University funding and the distribution of those funds depend on where the funds originate. Revenues like dining services or university housing typically stay within those areas to offset operating expenses and upgraded facilities.
Gifts and grants are specified by donors or granting agencies to where they want the money to go. Course fees are administered through academic departments while student fees are recommended by the Student Fee Advisory Board, which is paneled by voting students and chaired by Student Body President Devon Rice, senior business marking major from Bountiful.
The Student Fee Advisory Board meet annually to discuss and review the structure and utilization of student fees. They consider any requests to reduce or redirect the Utah Tech Student Association student fee revenue. These meetings usually start in the spring and the board goes through and reviews every fee.
Bryant Flake, executive director of planning and budget, said: “It’s important to keep in mind that there are strict limitations on the usage of student fees, which are outlined in USHE policy R516. Specifically, student fees can only be used for construction and operation of student-approved facilities or student activities, programs, and services. The policy states that student fees should not be used for instruction, academic support, or administrative expenses.”
Students have the chance to find out exactly where their student fee money is going at the Truth in Tuition event.
Truth in Tuition is an event held every year as part of the Student Fee Allocation process to inform students how their student fees are being allocated for the next year. This event is mandated by law from the state of Utah.
“It’s in the ballpark of around $400 to $500 each semester that students don’t know about,” Rice said. “Little do they know it’s their fellow students deciding on how much they’re spending.”
Rice said he would estimate no more than ten students who aren’t part of student leadership attend Truth in Tuition each year.
Student government is funded by student fees, so the budget they have is from student fees from the previous semester.

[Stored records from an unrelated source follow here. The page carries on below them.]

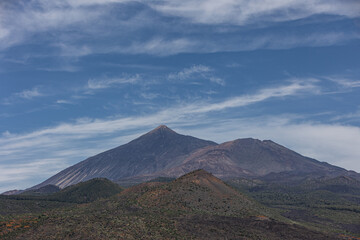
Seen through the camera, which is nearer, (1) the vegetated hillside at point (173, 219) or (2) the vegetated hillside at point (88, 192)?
(1) the vegetated hillside at point (173, 219)

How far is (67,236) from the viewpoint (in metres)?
69.7

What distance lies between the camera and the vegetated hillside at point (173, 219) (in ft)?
242

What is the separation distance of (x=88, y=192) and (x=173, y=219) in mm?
107812

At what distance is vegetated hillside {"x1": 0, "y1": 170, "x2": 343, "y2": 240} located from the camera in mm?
73619

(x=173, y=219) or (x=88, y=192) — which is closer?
(x=173, y=219)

They always stay a semester behind to make sure they have the money they need and don’t overspend their budget.
Within student fees each semester, UTSA received $42.50 which turned into about $287,000, and that is divided between each branch of student government. The Student Senate budget is usually around $18,000 per semester.
“The executive council decides what percentage each branch gets,” said vice president of academics Karson Ray, junior biology major from Hurricane. “Every year it changes.”

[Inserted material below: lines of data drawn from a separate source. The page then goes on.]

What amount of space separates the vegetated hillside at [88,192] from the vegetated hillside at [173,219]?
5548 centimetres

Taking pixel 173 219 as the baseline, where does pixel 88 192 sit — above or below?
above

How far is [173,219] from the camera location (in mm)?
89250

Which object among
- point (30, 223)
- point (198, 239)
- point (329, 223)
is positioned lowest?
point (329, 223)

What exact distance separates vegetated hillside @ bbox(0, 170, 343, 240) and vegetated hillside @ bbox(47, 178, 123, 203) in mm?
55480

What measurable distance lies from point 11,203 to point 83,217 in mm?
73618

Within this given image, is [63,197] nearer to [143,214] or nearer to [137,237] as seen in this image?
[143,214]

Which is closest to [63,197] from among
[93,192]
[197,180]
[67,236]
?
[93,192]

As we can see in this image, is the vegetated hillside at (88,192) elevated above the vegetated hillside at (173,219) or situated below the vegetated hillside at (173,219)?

22% goes towards stipends for those in Student Government, 22% student life, with every other branch at about 8% of the fund. Their budget stays around the same amount each semester in order to pay for these events and market for the university.
At the end of each year, if there is a large sum of money left in their budget, Legislative Day is planned for students to come and ask for funding. This can go towards a conference they want to attend but don’t have the funding for, as well as help with their capstone project and more.
“It can be any academic pursuit that is going to further their knowledge or exposure to their career field that we can help fund,” Ray said.
They cannot fund an entire trip, but they can put about 50% of the total cost towards the event the student wants funding for. For specific events, such as flights or hotel rooms, there is a capped amount the Senate can help fund.
Last year, Student Senate had around $11,000 left in their budget, so they hosted a Legislative Day. Students were able to present to the Senate and ask for help funding their projects. The Student Senate used about $9,000 to help students. Students need to go through the application process and submit what they want the funding for. The Senate reviews the applications, and the student will present in-person to the senate and the funding will be allocated that day.